**Belge alıntısı:**
Batı’da Tahran'ın görüşmelerdeki tavrının sertleşmesi endişesi hakim

ABD: İran'ın yaklaşımı kesinlikle krize yol açacak.

Tahran ile Batı ülkeleri nükleer anlaşmaya yönelik müzakerelerine devam ediyor. (AFP)
Tahran ile Batı ülkeleri nükleer anlaşmaya yönelik müzakerelerine devam ediyor. (AFP)
TT

Batı’da Tahran'ın görüşmelerdeki tavrının sertleşmesi endişesi hakim

Tahran ile Batı ülkeleri nükleer anlaşmaya yönelik müzakerelerine devam ediyor. (AFP)
Tahran ile Batı ülkeleri nükleer anlaşmaya yönelik müzakerelerine devam ediyor. (AFP)

Batı ülkeleri ile İran arasındaki nükleer müzakerelerin yedinci turu, uzlaşı sağlanamadan durmuştu. İran heyetinin iki müzakere taslağı sunduğu beş günlük mekik diplomasisinin ardından ​​diplomatlar, yeni İran hükümetinin daha sert bir tutum takınmasından ve nükleer programıyla ilgili önceki anlaşmalarda köklü değişiklik taleplerinden duydukları memnuniyetsizliği dile getirdiler. Nitekim Washington dün Tahran’ın Viyana'daki müzakerelerde yapıcı bir tutum sergilememesi halinde ‘başka seçeneklere’ başvurma tehdidinde bulundu.
ABD Dışişleri Bakanlığı’ndan bir sözcü, Robert Malley başkanlığındaki ABD heyeti Viyana'dan ayrılmadan önce yaptığı açıklamada “Yeni İran hükümeti Viyana'ya yapıcı önerilerle gelmedi. Bu haftaki yaklaşımı, önemli meseleleri çözme yönünde değildi” dedi. Aynı zamanda Uluslararası Atom Enerjisi Ajansı'nın (UAEA) iki gün önce yayınladığı raporun da işaret ettiği gibi, İran'ın müzakere masasına döndüğü sırada uranyum zenginleştirme sürecini hızlandırdığını vurguladı.
Gazetecilere açıklamalarda bulunan sözcü, ülkesinin nükleer anlaşmaya geri dönme taahhüdünü yinelediğini belirtti. “İran da benzer bir taahhütte bulunursa çözüm yakındır. Aksi takdirde başka seçenekler aramaktan başka çaremiz kalmaz” ifadesini kullandı.

[Bazı veriler]
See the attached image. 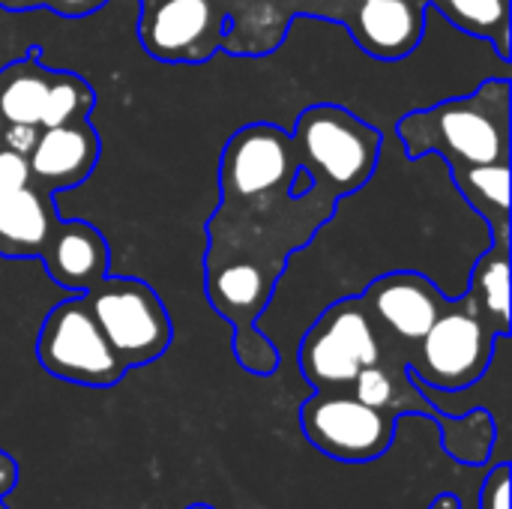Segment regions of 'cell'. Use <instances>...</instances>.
Masks as SVG:
<instances>
[{"label": "cell", "instance_id": "obj_1", "mask_svg": "<svg viewBox=\"0 0 512 509\" xmlns=\"http://www.w3.org/2000/svg\"><path fill=\"white\" fill-rule=\"evenodd\" d=\"M207 237L204 288L219 318L234 327L237 363L261 378L273 375L279 369V351L258 330V321L273 300L288 255L300 243L276 219L228 213L222 207L213 210Z\"/></svg>", "mask_w": 512, "mask_h": 509}, {"label": "cell", "instance_id": "obj_2", "mask_svg": "<svg viewBox=\"0 0 512 509\" xmlns=\"http://www.w3.org/2000/svg\"><path fill=\"white\" fill-rule=\"evenodd\" d=\"M510 78H489L468 96L408 111L396 135L411 159L441 156L447 171L510 162Z\"/></svg>", "mask_w": 512, "mask_h": 509}, {"label": "cell", "instance_id": "obj_3", "mask_svg": "<svg viewBox=\"0 0 512 509\" xmlns=\"http://www.w3.org/2000/svg\"><path fill=\"white\" fill-rule=\"evenodd\" d=\"M297 168L309 174L312 186L342 201L363 189L381 159V132L342 105H309L291 132Z\"/></svg>", "mask_w": 512, "mask_h": 509}, {"label": "cell", "instance_id": "obj_4", "mask_svg": "<svg viewBox=\"0 0 512 509\" xmlns=\"http://www.w3.org/2000/svg\"><path fill=\"white\" fill-rule=\"evenodd\" d=\"M219 207L231 213H264L291 198L297 153L291 132L273 123L237 129L219 156Z\"/></svg>", "mask_w": 512, "mask_h": 509}, {"label": "cell", "instance_id": "obj_5", "mask_svg": "<svg viewBox=\"0 0 512 509\" xmlns=\"http://www.w3.org/2000/svg\"><path fill=\"white\" fill-rule=\"evenodd\" d=\"M498 333L474 312L468 297H450L426 336L408 354V378L438 393L474 387L492 363Z\"/></svg>", "mask_w": 512, "mask_h": 509}, {"label": "cell", "instance_id": "obj_6", "mask_svg": "<svg viewBox=\"0 0 512 509\" xmlns=\"http://www.w3.org/2000/svg\"><path fill=\"white\" fill-rule=\"evenodd\" d=\"M81 297L126 369L147 366L171 348V315L144 279L108 273Z\"/></svg>", "mask_w": 512, "mask_h": 509}, {"label": "cell", "instance_id": "obj_7", "mask_svg": "<svg viewBox=\"0 0 512 509\" xmlns=\"http://www.w3.org/2000/svg\"><path fill=\"white\" fill-rule=\"evenodd\" d=\"M381 360V333L360 294L321 312L300 342V372L315 393L351 390L354 378Z\"/></svg>", "mask_w": 512, "mask_h": 509}, {"label": "cell", "instance_id": "obj_8", "mask_svg": "<svg viewBox=\"0 0 512 509\" xmlns=\"http://www.w3.org/2000/svg\"><path fill=\"white\" fill-rule=\"evenodd\" d=\"M36 360L51 378L93 390H108L129 372L81 294L48 309L36 336Z\"/></svg>", "mask_w": 512, "mask_h": 509}, {"label": "cell", "instance_id": "obj_9", "mask_svg": "<svg viewBox=\"0 0 512 509\" xmlns=\"http://www.w3.org/2000/svg\"><path fill=\"white\" fill-rule=\"evenodd\" d=\"M231 33L225 0H141L138 39L159 63H207Z\"/></svg>", "mask_w": 512, "mask_h": 509}, {"label": "cell", "instance_id": "obj_10", "mask_svg": "<svg viewBox=\"0 0 512 509\" xmlns=\"http://www.w3.org/2000/svg\"><path fill=\"white\" fill-rule=\"evenodd\" d=\"M300 426L318 453L339 462H372L396 435L393 414L360 402L351 390L315 393L300 411Z\"/></svg>", "mask_w": 512, "mask_h": 509}, {"label": "cell", "instance_id": "obj_11", "mask_svg": "<svg viewBox=\"0 0 512 509\" xmlns=\"http://www.w3.org/2000/svg\"><path fill=\"white\" fill-rule=\"evenodd\" d=\"M360 300L381 333V345H393L411 354L435 318L447 309L450 294H444L417 270H393L369 282Z\"/></svg>", "mask_w": 512, "mask_h": 509}, {"label": "cell", "instance_id": "obj_12", "mask_svg": "<svg viewBox=\"0 0 512 509\" xmlns=\"http://www.w3.org/2000/svg\"><path fill=\"white\" fill-rule=\"evenodd\" d=\"M426 0H345L339 24L375 60H405L426 36Z\"/></svg>", "mask_w": 512, "mask_h": 509}, {"label": "cell", "instance_id": "obj_13", "mask_svg": "<svg viewBox=\"0 0 512 509\" xmlns=\"http://www.w3.org/2000/svg\"><path fill=\"white\" fill-rule=\"evenodd\" d=\"M99 153H102V141L90 120L48 126L39 129L27 153V171L36 186L54 195L81 186L93 174Z\"/></svg>", "mask_w": 512, "mask_h": 509}, {"label": "cell", "instance_id": "obj_14", "mask_svg": "<svg viewBox=\"0 0 512 509\" xmlns=\"http://www.w3.org/2000/svg\"><path fill=\"white\" fill-rule=\"evenodd\" d=\"M39 261L45 264L48 276L60 288L72 294H84L87 288H93L99 279L108 276L111 249L96 225L84 219H60Z\"/></svg>", "mask_w": 512, "mask_h": 509}, {"label": "cell", "instance_id": "obj_15", "mask_svg": "<svg viewBox=\"0 0 512 509\" xmlns=\"http://www.w3.org/2000/svg\"><path fill=\"white\" fill-rule=\"evenodd\" d=\"M60 210L51 192L33 180L21 186L0 213V255L39 258L60 225Z\"/></svg>", "mask_w": 512, "mask_h": 509}, {"label": "cell", "instance_id": "obj_16", "mask_svg": "<svg viewBox=\"0 0 512 509\" xmlns=\"http://www.w3.org/2000/svg\"><path fill=\"white\" fill-rule=\"evenodd\" d=\"M450 177L489 228V240H510V162L453 168Z\"/></svg>", "mask_w": 512, "mask_h": 509}, {"label": "cell", "instance_id": "obj_17", "mask_svg": "<svg viewBox=\"0 0 512 509\" xmlns=\"http://www.w3.org/2000/svg\"><path fill=\"white\" fill-rule=\"evenodd\" d=\"M51 78L54 69L42 63L39 51H30L15 63L0 66V126H39Z\"/></svg>", "mask_w": 512, "mask_h": 509}, {"label": "cell", "instance_id": "obj_18", "mask_svg": "<svg viewBox=\"0 0 512 509\" xmlns=\"http://www.w3.org/2000/svg\"><path fill=\"white\" fill-rule=\"evenodd\" d=\"M465 297L489 330L510 333V240H489L471 270Z\"/></svg>", "mask_w": 512, "mask_h": 509}, {"label": "cell", "instance_id": "obj_19", "mask_svg": "<svg viewBox=\"0 0 512 509\" xmlns=\"http://www.w3.org/2000/svg\"><path fill=\"white\" fill-rule=\"evenodd\" d=\"M429 12L447 18L456 30L495 45L510 60V0H426Z\"/></svg>", "mask_w": 512, "mask_h": 509}, {"label": "cell", "instance_id": "obj_20", "mask_svg": "<svg viewBox=\"0 0 512 509\" xmlns=\"http://www.w3.org/2000/svg\"><path fill=\"white\" fill-rule=\"evenodd\" d=\"M93 105H96V93H93V87L81 75H75L69 69H54L39 129L87 120Z\"/></svg>", "mask_w": 512, "mask_h": 509}, {"label": "cell", "instance_id": "obj_21", "mask_svg": "<svg viewBox=\"0 0 512 509\" xmlns=\"http://www.w3.org/2000/svg\"><path fill=\"white\" fill-rule=\"evenodd\" d=\"M30 183V171H27V156L9 150L0 144V213L9 204V198Z\"/></svg>", "mask_w": 512, "mask_h": 509}, {"label": "cell", "instance_id": "obj_22", "mask_svg": "<svg viewBox=\"0 0 512 509\" xmlns=\"http://www.w3.org/2000/svg\"><path fill=\"white\" fill-rule=\"evenodd\" d=\"M480 509H510V465H498L483 489H480Z\"/></svg>", "mask_w": 512, "mask_h": 509}, {"label": "cell", "instance_id": "obj_23", "mask_svg": "<svg viewBox=\"0 0 512 509\" xmlns=\"http://www.w3.org/2000/svg\"><path fill=\"white\" fill-rule=\"evenodd\" d=\"M111 0H42L45 9L63 15V18H87L93 12H99L102 6H108Z\"/></svg>", "mask_w": 512, "mask_h": 509}, {"label": "cell", "instance_id": "obj_24", "mask_svg": "<svg viewBox=\"0 0 512 509\" xmlns=\"http://www.w3.org/2000/svg\"><path fill=\"white\" fill-rule=\"evenodd\" d=\"M0 9L24 12V9H42V0H0Z\"/></svg>", "mask_w": 512, "mask_h": 509}, {"label": "cell", "instance_id": "obj_25", "mask_svg": "<svg viewBox=\"0 0 512 509\" xmlns=\"http://www.w3.org/2000/svg\"><path fill=\"white\" fill-rule=\"evenodd\" d=\"M429 509H459V498H456V495H441V498L432 501V507Z\"/></svg>", "mask_w": 512, "mask_h": 509}, {"label": "cell", "instance_id": "obj_26", "mask_svg": "<svg viewBox=\"0 0 512 509\" xmlns=\"http://www.w3.org/2000/svg\"><path fill=\"white\" fill-rule=\"evenodd\" d=\"M186 509H213V507H207V504H192V507H186Z\"/></svg>", "mask_w": 512, "mask_h": 509}, {"label": "cell", "instance_id": "obj_27", "mask_svg": "<svg viewBox=\"0 0 512 509\" xmlns=\"http://www.w3.org/2000/svg\"><path fill=\"white\" fill-rule=\"evenodd\" d=\"M0 509H6V507H3V504H0Z\"/></svg>", "mask_w": 512, "mask_h": 509}]
</instances>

**Görevler:**
a - Nükleer müzakereler haberine göre Viyana'daki ABD heyetinin başkanı kimdi?
b - Lütfen nükleer müzakereler haberinde “ABD Dışişleri Bakanlığı’ndan bir sözcü” diye başlayan paragrafı, ana bilgilerini koruyarak madde listesine dönüştürün.
c - Nükleer müzakereler haberinde “Batı ülkeleri ile” sözlerini içeren ifadeyle açılıp “başvurma tehdidinde bulundu.” ile kapanan bölümü aynen yazın.
Bu veriler başka bir kaynaktan alınmıştır.

**Alıştırma sonuçları:**
a - Robert Malley.

b -
- ABD Dışişleri Bakanlığı sözcüsü, Robert Malley başkanlığındaki ABD heyeti Viyana'dan ayrılmadan önce bir açıklama yaptı.
- Sözcüye göre yeni İran hükümeti Viyana'ya yapıcı önerilerle gelmedi.
- Sözcü, İran'ın bu haftaki yaklaşımının önemli meseleleri çözmeye yönelik olmadığını söyledi.
- Sözcü, UAEA'nın iki gün önce yayımladığı raporun da gösterdiği gibi İran'ın müzakere masasına döndüğü sırada uranyum zenginleştirmeyi hızlandırdığını vurguladı.

c -
Batı ülkeleri ile İran arasındaki nükleer müzakerelerin yedinci turu, uzlaşı sağlanamadan durmuştu. İran heyetinin iki müzakere taslağı sunduğu beş günlük mekik diplomasisinin ardından ​​diplomatlar, yeni İran hükümetinin daha sert bir tutum takınmasından ve nükleer programıyla ilgili önceki anlaşmalarda köklü değişiklik taleplerinden duydukları memnuniyetsizliği dile getirdiler. Nitekim Washington dün Tahran’ın Viyana'daki müzakerelerde yapıcı bir tutum sergilememesi halinde ‘başka seçeneklere’ başvurma tehdidinde bulundu.